Explanatory versus exploratory visualisation
Most of the editorial choices explored so far relate to explanatory visualisation, whereby charts are created to explain a story, and choices around text, colour, and other rhetorical devices are guided by a desire to make that story as clear as possible.
However, not all charts are explanatory: some stories are exploratory, providing visualisation that is ambiguous rather than explicit, with an invitation to the reader to explore it themselves. Al Jazeera’s Visualising the 2021 FIFA Arab Cup, for example, features a number of striking charts with detailed instructions for use, designed to help the reader compare the different teams and players across different metrics, without any explicit angle.
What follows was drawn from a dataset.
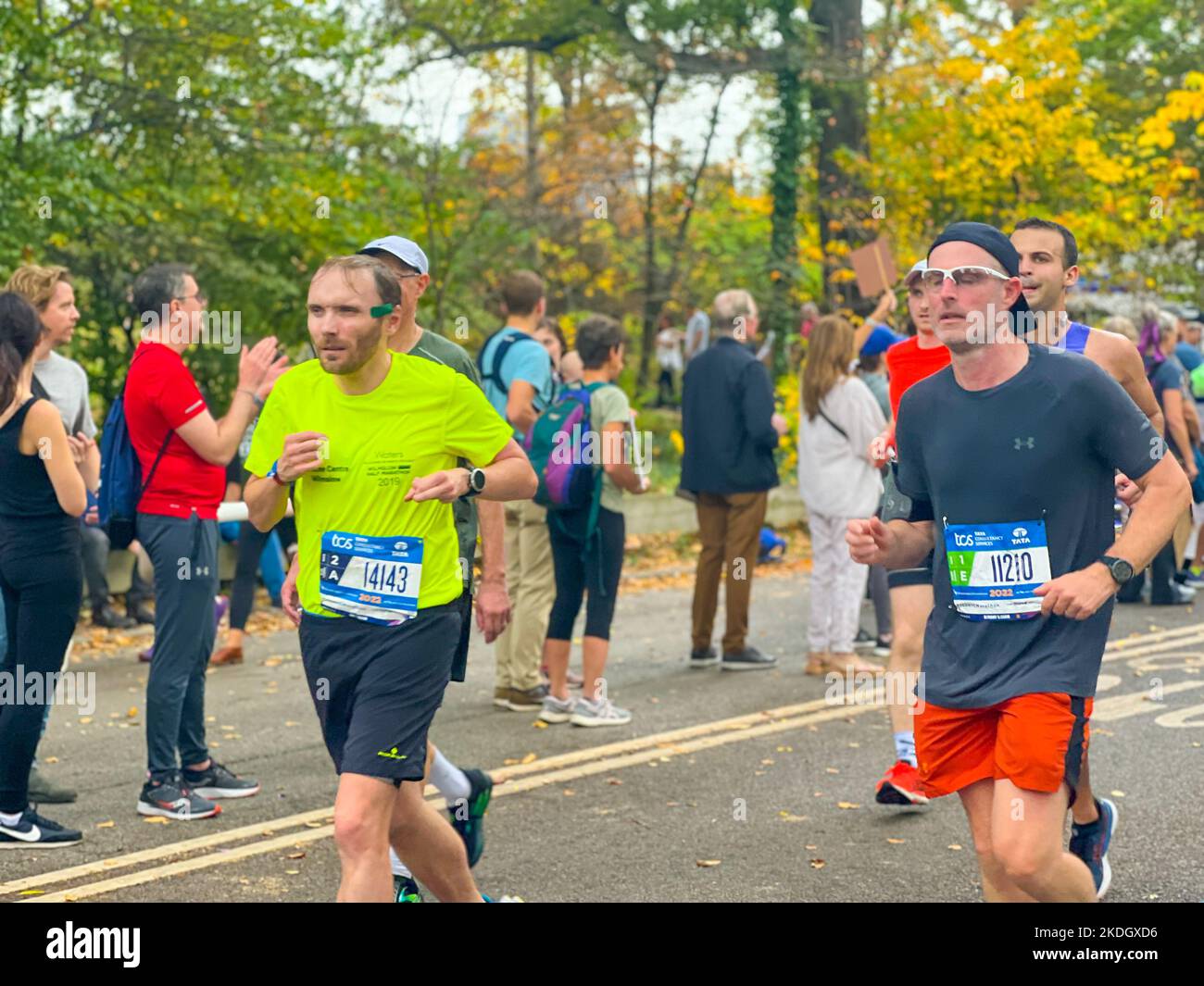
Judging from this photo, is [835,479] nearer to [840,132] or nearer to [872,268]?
[872,268]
And publications will regularly embed a map in a story inviting the reader to find the events or data points in their area, from crimes to restaurant ratings.
Interactivity and ethical challenges
Interactivity and its opportunities for personalisation raise new challenges for journalists, particularly in relation to balance and objectivity: while personalisation engages users with its promise to show how a story affects ‘people like me’, there is a risk that it restricts their ability to learn how it affects people not like them — contributing to wider social atomisation and “putting the societal value of new journalism and audiences as democratic collectives at stake”. Many stories integrating personalisation, then, ensure that they include other experiences in the story.
Offering interactivity represents a delegation of control over the story — as one piece of research into structured journalism expresses it:
“The biggest opportunity and the biggest risk are thus one and the same—the computational system’s ability to make manifold versions over which journalists cannot maintain oversight”.
The use of user data in interactive stories also presents challenges around privacy: the journalist must decide what data they need from the user (such as their location, or age group), how to process that information, and whether to store it — and the evidence suggests a “lack of clear policies and guidelines for how such data should be handled, protected, and ethically used by journalists”.
Conclusions
Data journalism and visualisation has grown quickly, from a fringe activity in the industry pursued by committed and curious individuals, to a formalised set of job roles.
Alongside this, research into the fields has also grown rapidly. From merely mapping the field and listing its challenges, to attempting to understand its interaction with power structures and with established newsroom practices (D’Ignazio and Klein 2020; Morini 2022; Lu and Zhen 2023), its consumption (Appelman 2023; Tong 2023) and the development of data journalism beyond Western contexts (Alaqil and Lugo-Ocando 2023; Wu 2022; Farhi et al 2023), the literature must now keep up with new developments.
Chief among those will be the integration of automation and artificial intelligence (AI) into news production, consumption and distribution. As early as 2016 the UK newspaper The Telegraph introduced an automated graphics tool into its liveblogging and RADAR is just one data journalism team that produces automated versions of its stories to clients (see Thäsler-Kordonouri and Barling 2023 for research into the impacts of that).
Artificial intelligence represents an expanding new frontier for journalism, both as a technology of production, and as a form of power for reporters to hold to account. Its use brings with it new ethical challenges, particularly in the power relations that are embedded in algorithms, and language.
How the industry navigates the challenges and opportunities that these technologies bring — while also continuing to identify and codify best practice in still-new data journalism and visualisation practice — will be the main story of the years to come.